EXERCISE REQUIREMENTS:
Answer these from the text on European social policy below:
(a) In what year did the Council call for a guaranteed minimum income?
(b) Which EESC opinion calls for an adequate minimum income?
(c) What does the text say is not the deciding factor in the welfare provision it considers?

TEXT FOR ANALYSIS:
——
A new phase of European social policy could build on the following earlier efforts: the Council’s call for a guaranteed minimum income, dating back to 1992 (15); its adoption of the Social Agenda in 2000; the requirement under Article 12 of the European Social Charter that the parties maintain a system of social security; the objectives of social cohesion and protection of services of general interest contained in the EU Treaties (16); the minimum standards for welfare systems published by the ILO (17); the still valid EU White Paper on Social Policy published in 1994; the right to a decent existence laid down at EU level (18); key benchmarks contained in the UN Convention on the Rights of Persons with Disabilities.

2.10.

In its opinion SOC/482, the EESC, like the European Parliament (19), the Committee of the Regions (20) and other relevant organisations, calls for an adequate minimum income (21). The Committee has actively promoted discussion about welfare provision, social businesses, social investment, employment, Article 9 TFEU, the youth initiative, economic governance and services of general interest. This opinion is directly related to numerous other EESC and EU documents which cannot be cited individually.

3.   General comments: objectives and content of the opinion

3.1.

This opinion focuses on one aspect of a necessary social policy agenda, namely improving the effectiveness and reliability of social protection, and of the social security and healthcare systems. It considers welfare provision that is wholly or partly financed through taxes or social insurance systems and that falls within the scope of public social policy under social legislation or joint (employer/employee) agreements in a way that can be monitored. The nature of the service provider is not the deciding factor here.‘Welfare provision’ as discussed in this opinion may be delivered by central and local administrations, social insurance bodies, independent social businesses and charities or undertakings with various legal forms. All these are covered by the term ‘welfare providers’ if they deliver social services themselves. The concept ‘welfare provision’ embraces all types of service and benefit here, including services and cash payments in the social and healthcare sector. ‘Social insurance’ denotes joint (employer/employee), contribution-based and/or statutory social insurance arrangements and/or mutual insurance arrangements, which play a role in social security systems regulated by social law or joint (employer/employee) agreements.

3.2.

Care needs to be taken in discussions and translations when it comes to social policy, owing to the multiplicity of welfare systems, services and benefits, terms and definitions. The systems of the Member States reflect their national social policies, culture and history. These should be further developed on the basis of the European social model. A reasonable balance must be achieved between the diversity of systems and the need for common principles (22).

3.3.

The EU should create a common forum for discussion about social policy, draw up modern standards and take initiatives itself. It should promote convergence between welfare systems as they continue to evolve. Social policy principles could provide a substantive basis for the Commission’s recommendations, especially in the context of the European Semester, the Europe 2020 strategy, the open method of coordination and application of the social impact assessment under Article 9 TFEU (23). Such principles should also provide the substantive basis for a binding social protection floor and for the action and governance (24) of the EU institutions themselves, especially in relation to crisis management, fiscal control and economic governance.
——
MATERIAL PROVIDED:

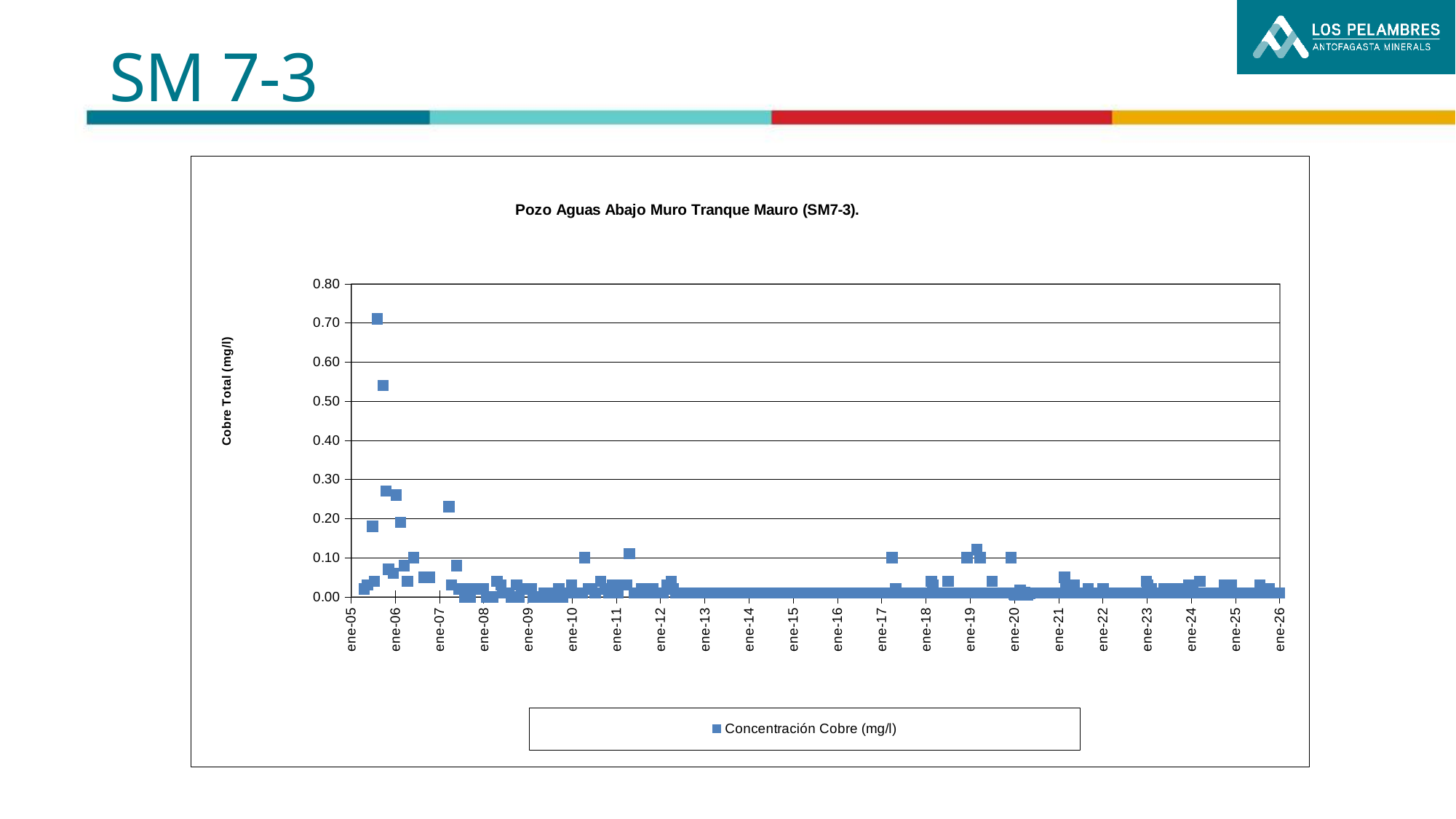
Overall, do the copper concentration values rise or fall from ene-05 to ene-26? fall What is the label of the vertical axis? Cobre Total (mg/l) What is the highest value shown on the vertical axis? 0.80 How many tick labels are shown on the horizontal axis? 22 What is the last label on the horizontal axis? ene-26 How many series does the legend list? 1 Are the plotted values between ene-13 and ene-16 greater or less than 0.10? less What is the name of the series shown in the legend? Concentración Cobre (mg/l) Is the highest plotted value on the chart greater or less than 0.60? greater What is the title of the chart? Pozo Aguas Abajo Muro Tranque Mauro (SM7-3). What kind of chart is shown on the slide? scatter chart What is the first label on the horizontal axis? ene-05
——
ANSWER BELOW:
(a) 1992
(b) SOC/482
(c) The nature of the service provider